[Sunulan Metin]
Meclis Başkanı Seçimi, CTP ve CTP Karşıtları…
Meclis Başkanı seçimi uzun uzadıya gitti, defalarca oylama turları yapıldı, UBP dört defa aday çıkardı, yasalara aykırı bir sonuca illaki de “Yasaldır” deyip ısrar edildi; o yasal olarak seçilmemiş kişi meclis başkanı imiş gibi havalara büründü, yasal geçerliliği olmayan icraatlar da yaptı.
Bütün bu süreçte CTP demokrasi adına, yasaların uygulanması için meclis içinde mücadele verdi… Sonunda CTP’nin mücadelesi galip geldi, CTP’nin gösterdiği yola girildi; yasal olarak seçilmeyen kişi görevden öyle veya böyle bir gerekçe ile ayrıldı. UBP aynı kişiyi yeniden aday gösterdi, yasalara uygun olarak seçildi… Devamında da meclis başkan yardımcısı ve divan heyeti seçildi… Haftalarca süren bu seçimi Bertan Zaroğlu bir TV programında bir ağa ile işçisinin ‘Biz bu dışkıyı niye yedik” fıkrasıyla en güzel ve en anlaşılır şekilde özetledi… Ancak, süreç içinde CTP’ye sağdan-soldan çok saldırı oldu; yurttaşın da kafası karıştı… CTP kurulduğu 1970 yılından beri yılmadan, yıkılmadan, yalpalamadan verdiği demokrasi mücadelesine yeni bir başarı hikayesi ekledi ve yasaları ihlal edenler, yani demokrasiyi keyfiyet rejimine dönüştürmek isteyenler kaybetti… Tuhaftır ki CTP’ye saldıranlar, eleştirenler arasında demokrasi hassasiyeti olanlar da vardı?!
Sürecin kazananı CTP marifetiyle demokrasi oldu da kaybedenler kim? Faiz Sucuoğlu, Zorlu Töre ve Ziya Öztürkler partili milletvekilleri tarafından gönüllü ve istekli desteği bulamadılar; karizma ve imajları çizildi… Kutlu Evren bir tur oylamada kaybedince adaylıktan çekildi; imaj çizildi, karizma fazla hasar görmedi denilebilir… UBP Başkanı ve Başbakan Üstel partisinin milletvekillerinin desteğine sahip değil; otoritesinin olmadığı belli oldu. Seçimi sonuçlandırmak için UBP’lilerin zapt-ı rapt altına alınması başarısı da TC CB Yardımcısı Cevdet Yılmaz’a ait… Dolayısıyla Üstel’in Ankara hükümeti destekli görev yapabildiği de yeniden ispatlandı. Ve meclis başkanlık seçiminin en büyük kaybedeni de Üstel oldu.

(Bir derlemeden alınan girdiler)
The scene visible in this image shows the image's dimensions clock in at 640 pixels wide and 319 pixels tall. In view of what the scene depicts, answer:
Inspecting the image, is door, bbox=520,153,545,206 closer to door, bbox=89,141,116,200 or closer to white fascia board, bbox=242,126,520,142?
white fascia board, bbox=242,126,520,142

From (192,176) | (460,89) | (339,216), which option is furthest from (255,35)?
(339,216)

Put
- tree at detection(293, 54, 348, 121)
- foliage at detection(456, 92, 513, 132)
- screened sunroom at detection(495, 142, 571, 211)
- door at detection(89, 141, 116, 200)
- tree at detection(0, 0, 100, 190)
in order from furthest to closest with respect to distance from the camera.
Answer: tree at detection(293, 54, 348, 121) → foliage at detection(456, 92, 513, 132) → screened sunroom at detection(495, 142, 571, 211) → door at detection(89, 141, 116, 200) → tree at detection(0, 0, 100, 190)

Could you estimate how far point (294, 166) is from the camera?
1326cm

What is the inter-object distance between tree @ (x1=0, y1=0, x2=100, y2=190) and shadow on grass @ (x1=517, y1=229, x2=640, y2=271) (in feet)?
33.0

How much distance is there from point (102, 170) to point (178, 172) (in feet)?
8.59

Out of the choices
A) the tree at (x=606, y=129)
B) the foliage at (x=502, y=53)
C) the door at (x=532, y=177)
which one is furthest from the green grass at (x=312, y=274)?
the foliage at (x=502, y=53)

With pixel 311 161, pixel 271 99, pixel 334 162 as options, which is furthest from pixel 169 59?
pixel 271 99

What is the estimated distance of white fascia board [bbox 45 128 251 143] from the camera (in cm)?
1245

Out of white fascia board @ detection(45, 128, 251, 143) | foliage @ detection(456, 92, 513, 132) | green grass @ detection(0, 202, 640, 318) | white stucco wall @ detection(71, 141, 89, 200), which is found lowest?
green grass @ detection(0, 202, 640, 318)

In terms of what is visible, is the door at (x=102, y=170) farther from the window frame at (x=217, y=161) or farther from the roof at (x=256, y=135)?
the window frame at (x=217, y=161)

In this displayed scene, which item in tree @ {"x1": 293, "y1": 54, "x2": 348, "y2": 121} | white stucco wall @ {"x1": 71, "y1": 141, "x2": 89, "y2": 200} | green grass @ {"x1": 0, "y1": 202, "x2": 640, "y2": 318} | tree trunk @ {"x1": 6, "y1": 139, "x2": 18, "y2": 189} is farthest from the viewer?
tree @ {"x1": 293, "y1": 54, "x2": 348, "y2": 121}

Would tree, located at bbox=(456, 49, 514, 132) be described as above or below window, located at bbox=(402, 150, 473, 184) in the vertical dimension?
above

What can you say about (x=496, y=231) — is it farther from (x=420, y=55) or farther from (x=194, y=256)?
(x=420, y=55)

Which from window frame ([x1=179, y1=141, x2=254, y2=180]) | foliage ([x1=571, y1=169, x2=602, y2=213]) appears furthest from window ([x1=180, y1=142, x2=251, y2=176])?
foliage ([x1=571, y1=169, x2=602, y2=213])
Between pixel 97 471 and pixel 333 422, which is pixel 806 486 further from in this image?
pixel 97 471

[Yönerge]
Meclis Başkanı seçimi üzerine yazıdaki "Sürecin kazananı CTP marifetiyle" ifadesiyle başlayan paragrafı, temel bilgilerini koruyarak kısa bir madde listesine dönüştürünüz. Bu alıştırma için materyale başvurmak gerekmemektedir.

[Alıştırmanın Yanıtı]
- Süreçte CTP sayesinde demokrasi kazandı.
- Faiz Sucuoğlu, Zorlu Töre ve Ziya Öztürkler, partili milletvekillerinden gönüllü ve istekli destek bulamadı; karizmaları ve imajları zedelendi.
- Kutlu Evren bir tur oylamada kaybedince adaylıktan çekildi; imajı zedelendi, ancak karizması fazla hasar görmedi.
- UBP Başkanı ve Başbakan Üstel'in kendi partisinin milletvekillerinin desteğine sahip olmadığı, otoritesinin bulunmadığı ortaya çıktı.
- Seçimi sonuçlandırmak için UBP'lileri zapt-ı rapt altına alma başarısı TC CB Yardımcısı Cevdet Yılmaz'a aittir.
- Bu durum, Üstel'in ancak Ankara hükümetinin desteğiyle görev yapabildiğini yeniden kanıtladı.
- Meclis başkanlığı seçiminin en büyük kaybedeni Üstel oldu.